Tusaş'a Yapılan Saldırı
Bilindiği gibi geçen hafta Çarşamba günü PKK terör örgütü Ankara’da Türk Havacılık ve Uzay Sanayi’sine saldırı düzenledi. Bu saldırının zamanlamasını dikkate aldığımızda PKK terör örgütünün silah bırakmayacağını anlıyoruz.
Zira MHP lideri Sayın Devlet Bahçeli’nin Salı günü tarihi öneme sahip Meclis grup toplantısında ‘’Öcalan örgütü lağvettiğini meclis’ten açıklasın’’ çıkışı sonrasında bu saldırı gerçekleşti.
Tıpkı 90’lı yılların başında dönemin Cumhurbaşkanı Turgut Özal’ın ‘’Kürt sorununu siyasi yolla çözelim’’ önerisinden sonra, Bingöl yolunda silahsız 33 erin şehit edildiği gibi. Tıpkı çözüm sürecinde kaza süsüyle olay yerine çağırılan polise alçakça kurulan pusu ile şehit edildiği gibi.
Geçmişte yaşanan bu acı tecrübelerden sonra, Sayın Bahçeli’nin tarihi çıkışını görünce, ‘’acaba süreci sabote etmek için PKK’ya tekrar terör eylemi yaptırırlar mı?’’ diye endişelenmiştik.
Bu endişemizi geçen haftaki yazımızın son paragrafında şöyle dile getirdik: ‘’Önümüzdeki süreçte Türkiye’ye yönelik önce terör saldırıları, ardından toplumsal kargaşa çıkartma girişimleri başlatabilirler.’’ Daha yazımızın mürekkebi kurumadan aynı gün öğlenden sonra, TUSAŞ’a alçakça saldırdılar.
‘’Arap Baharı’’ ile hem Suriye’de hem de Irak’ta devlet otoritesi zayıflayınca PKK’yı güçlendirdiler. Gerçi PKK’nın Suriye’deki varlığı yeni değildi ama Türkiye’nin ‘’komşularla sıfır problem’’ projesinden sonra, Suriye tehdit olmaktan çıkmıştı. ‘’Arap Baharı’’ sonrasında Suriye tekrar tehdit olmaya başladı.
PKK’nın ipini elinde tutanlar, medyalarında İŞİD’i bahane ederek terör örgütüne hem silah hem de istihbarat desteği sağlıyorlar. Önce İŞİD mensuplarını, kafa kesen, kadınları câriye olarak satan, insanları diri, diri yakan dehşet saçan mahluklar olarak dünya kamuoyuna gösterdiler. Ardından aynı medya kaynakları PKK’lı teröristleri de melek gibi gösterdiler.
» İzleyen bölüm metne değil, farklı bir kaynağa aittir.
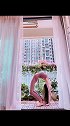 喜欢啊，特别喜欢，可是那又能怎样呢 瑜伽后弯 轮式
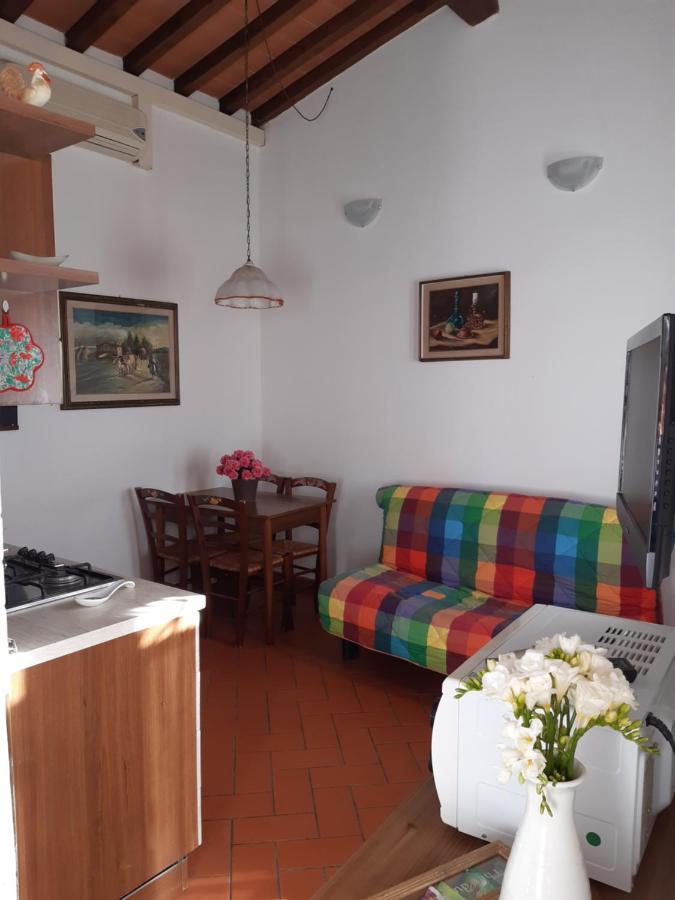 Agriturismo Conca Verde Σκαντίτσι Εξωτερικό φωτογραφία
İŞİD’i nefretin nesnesi, PKK’lı teröristleri de iyilik meleği gibi gösterdiler. Böylece PKK’lı teröristleri, İŞİD’le mücadele etmiş gibi göstererek prestijini yükseltiler. Tabi İŞİD’i bahane ediyorlar onların asıl düşmanlığı İslam ve Türkiye’dir.
Özellikle 7 Ekim’den sonra, İsrail’in Filistin’e yönelik başlattığı saldırıları çıktığımız bütün kanallara ‘’bu mesele sadece Hamas ile İsrail’’ arasında bir mesele olmaktan çok bölgesel bir dizaynın bir parçası’’ olduğunu söylemiştik.
Ne yazık ki gelişmeler de öngörümüzü teyit etmektedir. Zira İsrail’in yayılmacı ve saldırgan politikaları PKK terör örgütüne alan açmaktadır.
Ancak PKK’ya açılan her alan en başta Kürtlerin felaketi olacaktır. Zira İsrail’in temel amacı Fırat’ın kenarına yerleşmektir. Fırat’ın kenarında en çok Kürtler yaşamaktadır.
Eğer bir gün İsrail bu amacına erişirse, bugün Filistinlilere hangi vahşeti yaşatıyorsa, aynısını Kürtlere yaşatacaktır. O zaman Kürtleri İsrail’e karşı kim koruyacak? Avrupa mı? Amerika mı? Bunu PKK terör örgütüne sempati duyan Kürtlerin düşünmesi gerekir. Her zaman vurguladığımız gibi mesele ciddi ve derindir.